Further, you can always re-enter if it sets up and breaks out again, but if it keeps falling, you will end up losing well-earned gains.
I give this analogy to my students when they ask me this question - Think about it, what would hurt you more? Holding a stock that falls down 90% or not buying a stock that went up 500%? I would rather be out of a trade, hoping I was in, than being in a trade, hoping I was out.
The move of Silver didn’t end there, it formed another VCP/Cup with handle between October and November.
3rd Trade - 26th November 2026

Silver broke out of a VCP pivot point on 26th November giving an entry at 53.38, I also shared this breakout with my students on our Telegram Channel. Stoploss would be placed below 51 at 5%, giving the first target at 10% or 58.7.

The first target was achieved 2 days later, where you could sell 1/3 of the position.
The rest of the trade can be trailed using the 10 day EMA (given that we now have evidence that silver is taking support at the 10 day EMA during it’s move).

After this breakout, Silver went from 53 to 120, a whopping move of 130%.
Now comes the interesting part, when a move like this happens, you want to sell before the price crashes, because waiting for breach of trailing stoploss can lead to a significant erosion of gains.
How do you do that?

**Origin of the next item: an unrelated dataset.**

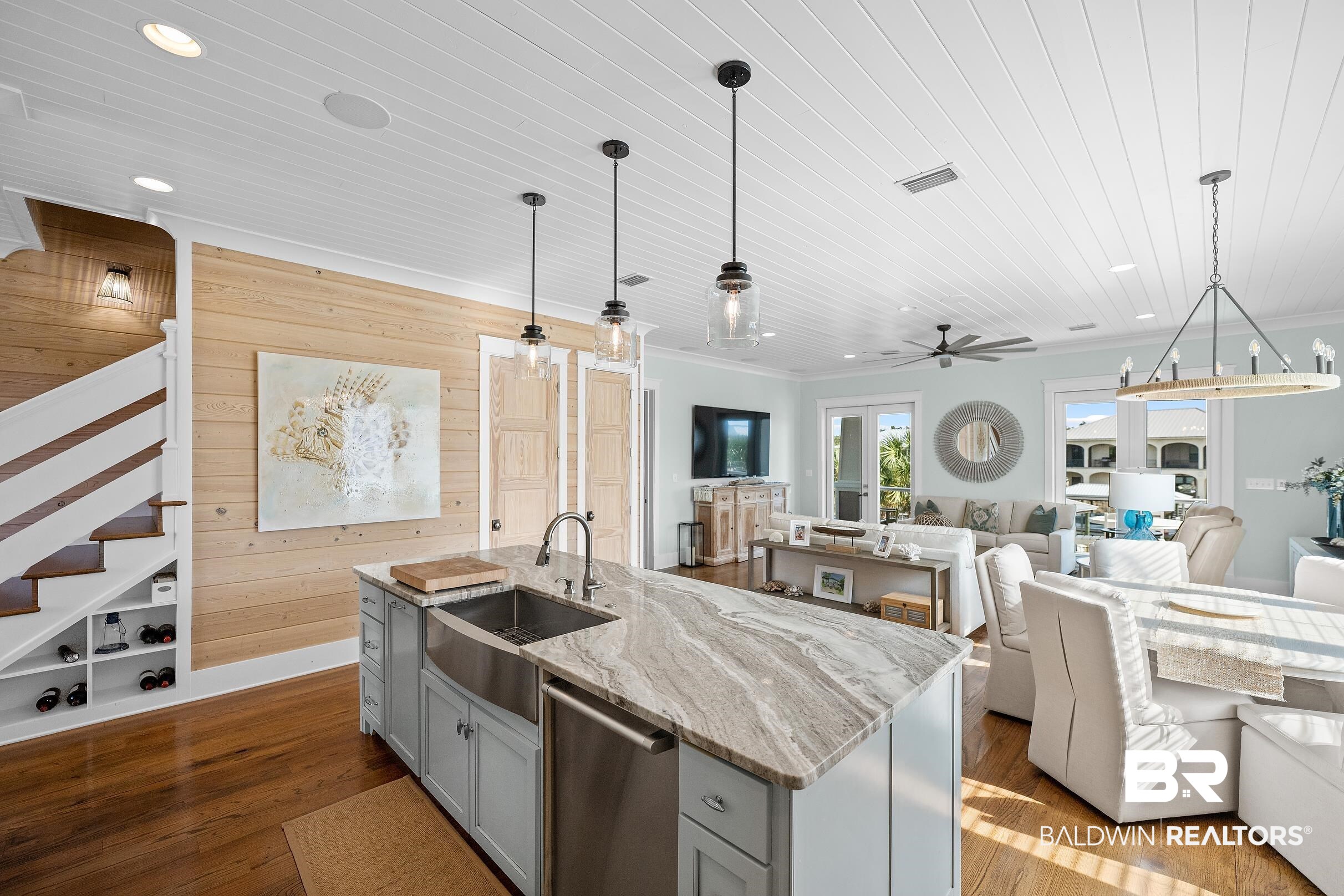 33186 Marlin Key Drive Orange Beach, AL 36561 - Photo 85 of 87 Kitchen featuring light stone countertops, decorative light fixtures, wooden walls, open floor plan, and dark wood-style flooring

Two words - Exhaustion Move.
I shared the imminent crash with my students on our Telegram group a few days before the price crashed by over 30% in a single day, this was the sign to book most gains.

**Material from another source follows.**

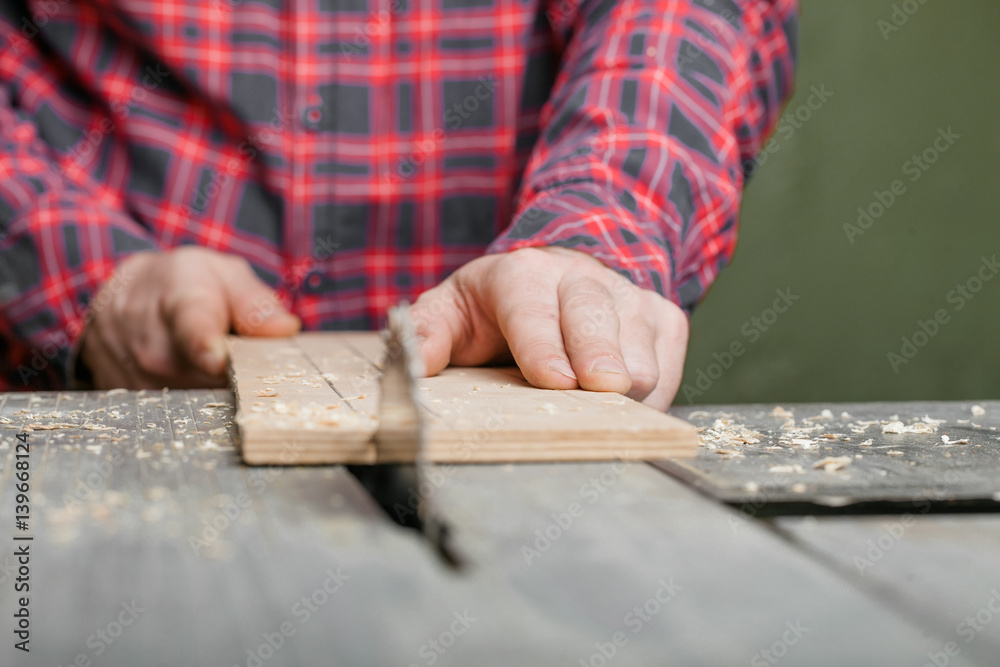 Carpenter working with table saw in workshop. Close-up.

Let us understand what is an Exhaustion Move.
You must have heard of the saying- "A candle flickers the brightest before it goes out." Or it’s hindi version, "Diya bujhne se pehle zyada fadfadata hai." It is the same with prices of shares and commodities, after the price has been trending up for months, before it goes down, it can give it’s strongest moves. This strongest move is called an exhaustion move.
Another sign of an exhaustion move is when all retail investors around you want to invest in the share/commodity. Because retail investors are almost always the last buyers whom institutions sell to. When everybody wants to buy, there are no more buyers left and only sellers can come in.
I noticed this pattern in the DMs I received from followers. I was flooded with questions around how to buy Silver in the last 10 days of January, this was my sign to get out while I could without waiting for the trailing stoploss to get breached.
I and many of my students also managed to capture a decent move in Copper and Gold using these principles we learnt above.
Conclusion
1. Gold is a great long-term investment, Silver is a great tradeable commodity
2. While trading, buy when risk is low, and direction is up not when price is falling or when price is extended
3. Always keep a stoploss when trading in something volatile
4. Understand the nature of price of an instrument before trading in it
5. Leverage is a double-edged sword, must be managed very, very, very strictly, if you cannot, then avoid leverage altogether.